Si tratta di una situazione alla quale le autorità turche hanno cercato di porre un freno, con 5.748 condanne a pene detentive inflitte lo scorso anno. Un numero minimo, se si considera che, in base ai dati forniti dal ministero degli Interni, nel 2020 ben 271.927 uomini sono stati soggetti a restrizioni imposte da autorità giudiziaria, 6.050 uomini sono stati condannati per violenza domestica o sono stati posti in centri di disintossicazione da droghe e alcool, 99 donne sono state costrette a cambiare identità e residenza, 409 donne hanno dovuto abbandonare il luogo di lavoro e sono stati applicati 333 braccialetti elettronici per controllare i movimenti di stalker.

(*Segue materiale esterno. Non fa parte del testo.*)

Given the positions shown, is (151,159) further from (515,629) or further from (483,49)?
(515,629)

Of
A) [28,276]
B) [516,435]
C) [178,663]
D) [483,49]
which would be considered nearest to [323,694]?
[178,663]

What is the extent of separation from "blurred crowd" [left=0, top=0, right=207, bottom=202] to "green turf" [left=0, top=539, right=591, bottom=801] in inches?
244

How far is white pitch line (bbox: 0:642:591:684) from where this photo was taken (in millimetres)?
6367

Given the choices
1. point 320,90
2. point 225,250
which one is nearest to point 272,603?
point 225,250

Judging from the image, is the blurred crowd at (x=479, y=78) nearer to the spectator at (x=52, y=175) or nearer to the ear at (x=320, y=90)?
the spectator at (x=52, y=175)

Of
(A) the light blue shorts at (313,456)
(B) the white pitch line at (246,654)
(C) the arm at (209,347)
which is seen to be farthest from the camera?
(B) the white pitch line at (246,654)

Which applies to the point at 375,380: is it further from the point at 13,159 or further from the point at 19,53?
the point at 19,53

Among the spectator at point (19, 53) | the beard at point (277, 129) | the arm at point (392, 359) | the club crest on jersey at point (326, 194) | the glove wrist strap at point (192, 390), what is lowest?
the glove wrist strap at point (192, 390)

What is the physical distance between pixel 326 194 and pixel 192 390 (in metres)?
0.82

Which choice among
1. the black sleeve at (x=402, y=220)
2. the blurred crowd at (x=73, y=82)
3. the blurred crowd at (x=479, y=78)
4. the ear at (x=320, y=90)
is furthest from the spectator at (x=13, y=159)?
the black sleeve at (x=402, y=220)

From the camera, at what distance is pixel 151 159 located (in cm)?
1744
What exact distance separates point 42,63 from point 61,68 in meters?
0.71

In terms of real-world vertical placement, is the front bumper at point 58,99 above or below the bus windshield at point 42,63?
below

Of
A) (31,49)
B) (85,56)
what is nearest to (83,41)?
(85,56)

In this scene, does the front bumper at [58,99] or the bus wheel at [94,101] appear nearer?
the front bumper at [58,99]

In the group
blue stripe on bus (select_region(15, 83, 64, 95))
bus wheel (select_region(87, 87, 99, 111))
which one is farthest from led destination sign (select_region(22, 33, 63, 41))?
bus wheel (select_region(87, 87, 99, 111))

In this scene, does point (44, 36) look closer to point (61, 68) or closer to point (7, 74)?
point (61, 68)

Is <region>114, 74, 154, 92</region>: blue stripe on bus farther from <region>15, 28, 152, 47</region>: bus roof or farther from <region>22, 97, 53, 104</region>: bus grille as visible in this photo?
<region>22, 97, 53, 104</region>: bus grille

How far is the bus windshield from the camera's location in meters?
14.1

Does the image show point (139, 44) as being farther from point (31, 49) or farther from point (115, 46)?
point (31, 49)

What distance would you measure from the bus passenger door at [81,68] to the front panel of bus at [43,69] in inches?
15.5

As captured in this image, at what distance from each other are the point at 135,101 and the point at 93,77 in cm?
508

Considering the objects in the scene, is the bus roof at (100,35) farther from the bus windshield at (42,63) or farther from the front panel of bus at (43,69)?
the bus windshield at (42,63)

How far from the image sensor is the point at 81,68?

Inoltre, nella stessa giornata Erdogan ha licenziato con un decreto presidenziale il governatore della sua banca centrale e lo ha sostituito con l'economista e politico Sahap Kavcioglu. La rimozione arriva dopo che giovedì la Banca centrale ha deciso di alzare il suo tasso di interesse al 19%. Il forte innalzamento del costo del denaro ha lo scopo di evitare l'esplosione dell'inflazione, alla luce dell'indebolimento della lira turca, ma il governo sostiene che tassi di interesse così elevati deprimano gli investimenti.

Violenza sulle donne,  Boschi (Iv): "Ogni passo indietro sulla tutela dei diritti  è una ferita per tutti" 

Alla notizia della firma del decreto sull'uscita della Turchia dalla convenzione di Istanbul, il mondo della politica italiana non ha tardato a rispondere. Maria Elena Boschi, presidente dei deputati di Italia Viva, in un tweet dichiara: "Una pessima notizia: la Turchia lascia la Convenzione di Istanbul contro la violenza sulle donne. Ogni passo indietro sulla tutela dei diritti delle donne è una ferita per tutti. E allontana la Turchia dall’Ue". Anche per Teresa Bellanova (Iv), viceministro delle Infrastrutture e della mobilità sostenibili "è grave la decisione della Turchia di ritirarsi dalla Convenzione di Istanbul, il trattato Europeo che impegna le nazioni firmatarie a un impegno forte contro la violenza sulle donne.  "E nonostante le rassicurazioni del governo turco, che ha giustificato la decisione spiegando che già la legislazione nazionale tutela le donne– aggiunge Bellanova– ritengo questa scelta profondamente sbagliata. Questa importante battaglia per assicurare tutela e pari opportunità per le donne deve vederci uniti in uno sforzo globale. Non possiamo permetterci ritardi e defezioni". Dal fronte politico opposto, il senatore di Forza Italia Enrico Aimi, capogruppo in commissione Affari Esteri, afferma: "E’ gravissima la decisione della Turchia di ritirarsi dalla Convenzione di Istanbul, peraltro, senza nessun preavviso presso il Consiglio d’Europa. Si tratta di un'azione inaccettabile per l’Unione europea, che mette in pericolo la sicurezza e la protezione delle donne, e che la dice lunga sulla volontà politica della Turchia di abbracciare i valori occidentali nonché i diritti umani che fanno parte della cultura e delle storiche battaglie europee. Oggi più che mai è necessario avviare la riflessione sui rapporti con la Turchia e sulle modalità con cui l’Unione Europea vuole continuare a interloquire con un Paese che dimostra di essere lontano anni luce dai principi delle democrazie occidentali".